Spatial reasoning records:
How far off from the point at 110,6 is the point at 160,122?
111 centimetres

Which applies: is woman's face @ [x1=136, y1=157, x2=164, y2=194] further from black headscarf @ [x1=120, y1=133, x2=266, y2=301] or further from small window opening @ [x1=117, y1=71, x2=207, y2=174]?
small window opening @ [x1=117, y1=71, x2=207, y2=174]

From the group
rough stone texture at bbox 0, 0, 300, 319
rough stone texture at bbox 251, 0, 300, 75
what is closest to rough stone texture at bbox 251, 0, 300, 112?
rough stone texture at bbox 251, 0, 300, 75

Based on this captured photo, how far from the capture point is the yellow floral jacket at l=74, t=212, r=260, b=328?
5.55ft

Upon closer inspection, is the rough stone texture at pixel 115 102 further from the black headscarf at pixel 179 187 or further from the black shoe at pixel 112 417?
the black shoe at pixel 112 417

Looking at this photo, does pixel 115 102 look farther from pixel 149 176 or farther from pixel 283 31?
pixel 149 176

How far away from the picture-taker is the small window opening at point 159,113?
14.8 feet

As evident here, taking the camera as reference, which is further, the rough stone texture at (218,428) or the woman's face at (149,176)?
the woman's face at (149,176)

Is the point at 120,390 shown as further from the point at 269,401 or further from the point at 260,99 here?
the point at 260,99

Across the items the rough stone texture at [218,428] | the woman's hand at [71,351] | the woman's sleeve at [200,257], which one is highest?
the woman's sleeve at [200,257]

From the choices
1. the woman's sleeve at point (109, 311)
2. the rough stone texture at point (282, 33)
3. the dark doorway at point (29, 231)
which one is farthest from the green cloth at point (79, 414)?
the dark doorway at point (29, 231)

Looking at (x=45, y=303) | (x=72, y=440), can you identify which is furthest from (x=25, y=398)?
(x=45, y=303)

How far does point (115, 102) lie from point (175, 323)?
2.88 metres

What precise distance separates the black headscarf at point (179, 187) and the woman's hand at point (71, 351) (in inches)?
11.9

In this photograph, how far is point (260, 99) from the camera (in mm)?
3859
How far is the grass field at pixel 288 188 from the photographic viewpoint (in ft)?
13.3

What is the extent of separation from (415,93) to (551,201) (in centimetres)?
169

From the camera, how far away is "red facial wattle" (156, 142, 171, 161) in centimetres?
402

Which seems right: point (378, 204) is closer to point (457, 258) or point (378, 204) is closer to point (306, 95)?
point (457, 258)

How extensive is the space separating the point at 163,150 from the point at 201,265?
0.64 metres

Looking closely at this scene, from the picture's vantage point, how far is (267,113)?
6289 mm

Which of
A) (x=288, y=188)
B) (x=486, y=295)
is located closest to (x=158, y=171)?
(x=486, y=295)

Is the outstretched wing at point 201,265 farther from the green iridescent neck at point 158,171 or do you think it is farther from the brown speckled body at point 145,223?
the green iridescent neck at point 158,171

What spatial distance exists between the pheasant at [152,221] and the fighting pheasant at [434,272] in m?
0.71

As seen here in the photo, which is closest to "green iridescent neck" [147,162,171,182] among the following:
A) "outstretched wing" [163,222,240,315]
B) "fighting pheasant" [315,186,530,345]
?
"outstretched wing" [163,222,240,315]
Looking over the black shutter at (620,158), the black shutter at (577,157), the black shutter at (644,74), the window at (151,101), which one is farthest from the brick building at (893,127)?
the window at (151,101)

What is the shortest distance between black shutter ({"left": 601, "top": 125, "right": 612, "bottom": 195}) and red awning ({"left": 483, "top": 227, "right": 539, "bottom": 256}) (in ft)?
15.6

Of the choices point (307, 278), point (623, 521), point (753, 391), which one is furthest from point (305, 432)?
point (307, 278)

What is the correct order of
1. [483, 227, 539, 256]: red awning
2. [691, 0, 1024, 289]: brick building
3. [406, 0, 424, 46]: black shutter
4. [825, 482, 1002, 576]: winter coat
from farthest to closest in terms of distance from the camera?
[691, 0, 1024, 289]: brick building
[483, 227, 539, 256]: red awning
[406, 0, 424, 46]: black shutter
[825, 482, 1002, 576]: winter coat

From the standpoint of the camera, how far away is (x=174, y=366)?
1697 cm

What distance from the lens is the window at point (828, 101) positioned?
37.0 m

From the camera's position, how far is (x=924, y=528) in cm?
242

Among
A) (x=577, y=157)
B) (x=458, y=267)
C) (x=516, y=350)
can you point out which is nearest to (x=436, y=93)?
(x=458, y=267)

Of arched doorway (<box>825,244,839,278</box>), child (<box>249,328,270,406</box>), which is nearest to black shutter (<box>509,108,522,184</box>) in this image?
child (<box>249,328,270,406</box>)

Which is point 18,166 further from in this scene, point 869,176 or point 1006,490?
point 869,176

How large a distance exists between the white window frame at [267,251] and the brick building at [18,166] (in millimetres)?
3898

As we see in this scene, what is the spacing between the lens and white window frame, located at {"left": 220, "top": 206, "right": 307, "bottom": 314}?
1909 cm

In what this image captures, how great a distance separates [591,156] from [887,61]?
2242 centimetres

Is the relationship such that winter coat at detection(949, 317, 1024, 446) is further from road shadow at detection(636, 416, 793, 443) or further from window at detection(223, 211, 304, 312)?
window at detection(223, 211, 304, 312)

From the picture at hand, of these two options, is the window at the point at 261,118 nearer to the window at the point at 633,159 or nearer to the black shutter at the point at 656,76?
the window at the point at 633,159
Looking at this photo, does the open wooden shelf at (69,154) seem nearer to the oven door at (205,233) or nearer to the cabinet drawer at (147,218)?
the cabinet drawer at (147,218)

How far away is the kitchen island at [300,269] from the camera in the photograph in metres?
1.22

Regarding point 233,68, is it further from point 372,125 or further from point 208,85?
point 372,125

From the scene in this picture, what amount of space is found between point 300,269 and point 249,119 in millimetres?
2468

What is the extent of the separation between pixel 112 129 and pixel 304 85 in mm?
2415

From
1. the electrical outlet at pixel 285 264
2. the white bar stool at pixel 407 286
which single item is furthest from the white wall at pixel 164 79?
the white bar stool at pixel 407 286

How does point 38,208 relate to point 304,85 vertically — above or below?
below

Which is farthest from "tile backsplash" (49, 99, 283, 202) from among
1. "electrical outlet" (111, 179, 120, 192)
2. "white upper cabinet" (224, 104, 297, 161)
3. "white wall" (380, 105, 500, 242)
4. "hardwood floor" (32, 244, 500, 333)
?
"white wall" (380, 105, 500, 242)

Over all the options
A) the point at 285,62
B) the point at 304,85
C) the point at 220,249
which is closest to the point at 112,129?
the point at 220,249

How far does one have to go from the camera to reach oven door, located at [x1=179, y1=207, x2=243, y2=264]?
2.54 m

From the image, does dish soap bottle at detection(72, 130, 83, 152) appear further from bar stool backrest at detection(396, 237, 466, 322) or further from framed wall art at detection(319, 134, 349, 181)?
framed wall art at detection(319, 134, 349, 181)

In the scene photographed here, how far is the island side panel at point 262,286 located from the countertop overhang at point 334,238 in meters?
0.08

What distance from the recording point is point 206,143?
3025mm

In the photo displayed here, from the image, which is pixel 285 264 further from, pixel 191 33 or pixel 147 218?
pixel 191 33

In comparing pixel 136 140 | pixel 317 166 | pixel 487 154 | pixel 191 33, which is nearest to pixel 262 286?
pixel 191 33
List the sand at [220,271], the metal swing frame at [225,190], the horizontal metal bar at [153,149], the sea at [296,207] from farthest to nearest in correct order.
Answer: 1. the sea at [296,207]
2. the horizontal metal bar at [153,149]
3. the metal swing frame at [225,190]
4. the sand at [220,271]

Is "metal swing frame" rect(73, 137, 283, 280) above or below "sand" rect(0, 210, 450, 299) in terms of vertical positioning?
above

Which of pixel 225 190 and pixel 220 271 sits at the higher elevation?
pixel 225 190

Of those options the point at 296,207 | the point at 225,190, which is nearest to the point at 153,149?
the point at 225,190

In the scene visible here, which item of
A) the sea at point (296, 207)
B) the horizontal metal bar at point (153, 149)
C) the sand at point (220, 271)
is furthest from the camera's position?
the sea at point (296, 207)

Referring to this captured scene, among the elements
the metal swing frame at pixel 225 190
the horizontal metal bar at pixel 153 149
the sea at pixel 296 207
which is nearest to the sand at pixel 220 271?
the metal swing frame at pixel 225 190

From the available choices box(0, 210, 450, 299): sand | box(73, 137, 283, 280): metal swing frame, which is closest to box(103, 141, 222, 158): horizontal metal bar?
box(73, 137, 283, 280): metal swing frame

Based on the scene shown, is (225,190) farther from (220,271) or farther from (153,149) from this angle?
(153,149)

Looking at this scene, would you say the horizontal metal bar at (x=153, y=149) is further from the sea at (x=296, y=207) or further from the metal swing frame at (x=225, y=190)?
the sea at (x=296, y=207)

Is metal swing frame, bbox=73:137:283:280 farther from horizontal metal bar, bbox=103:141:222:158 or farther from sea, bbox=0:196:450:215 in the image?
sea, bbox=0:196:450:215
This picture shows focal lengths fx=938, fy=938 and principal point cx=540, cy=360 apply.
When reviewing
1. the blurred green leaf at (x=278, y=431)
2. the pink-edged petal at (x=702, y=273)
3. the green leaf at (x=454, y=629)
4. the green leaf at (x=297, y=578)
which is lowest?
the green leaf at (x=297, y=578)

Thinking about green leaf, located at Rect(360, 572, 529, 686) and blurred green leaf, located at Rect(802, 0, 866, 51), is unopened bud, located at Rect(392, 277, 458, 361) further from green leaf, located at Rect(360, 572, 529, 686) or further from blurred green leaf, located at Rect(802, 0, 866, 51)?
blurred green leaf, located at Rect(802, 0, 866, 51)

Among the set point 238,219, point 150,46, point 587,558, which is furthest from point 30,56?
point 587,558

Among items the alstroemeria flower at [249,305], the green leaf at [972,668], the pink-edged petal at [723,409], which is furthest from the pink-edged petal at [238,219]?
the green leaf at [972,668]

= The exercise =
Set out exactly the run of lines that begins at the line holding "Based on the" and ends at the last line of the data.

= Written solution =
Based on the scene shown, is (225,190) farther from (220,271) or farther from (153,149) from this angle?
(153,149)

Looking at this scene, would you say the horizontal metal bar at (x=153, y=149) is further from the sea at (x=296, y=207) or further from the metal swing frame at (x=225, y=190)?
the sea at (x=296, y=207)

Is metal swing frame, bbox=73:137:283:280 farther from horizontal metal bar, bbox=103:141:222:158 or farther from sea, bbox=0:196:450:215 in the image?
sea, bbox=0:196:450:215
This picture shows focal lengths fx=938, fy=938 and principal point cx=540, cy=360 apply.
When reviewing
1. the blurred green leaf at (x=278, y=431)
2. the pink-edged petal at (x=702, y=273)
3. the green leaf at (x=454, y=629)
4. the green leaf at (x=297, y=578)
which is lowest?
the green leaf at (x=297, y=578)

Thinking about green leaf, located at Rect(360, 572, 529, 686) and blurred green leaf, located at Rect(802, 0, 866, 51), is unopened bud, located at Rect(392, 277, 458, 361) further from green leaf, located at Rect(360, 572, 529, 686) or further from blurred green leaf, located at Rect(802, 0, 866, 51)?
blurred green leaf, located at Rect(802, 0, 866, 51)

Among the set point 238,219, point 150,46, point 587,558, which is furthest from point 30,56?
point 587,558

Among items the alstroemeria flower at [249,305], the green leaf at [972,668], the pink-edged petal at [723,409], which is furthest from the pink-edged petal at [238,219]?
the green leaf at [972,668]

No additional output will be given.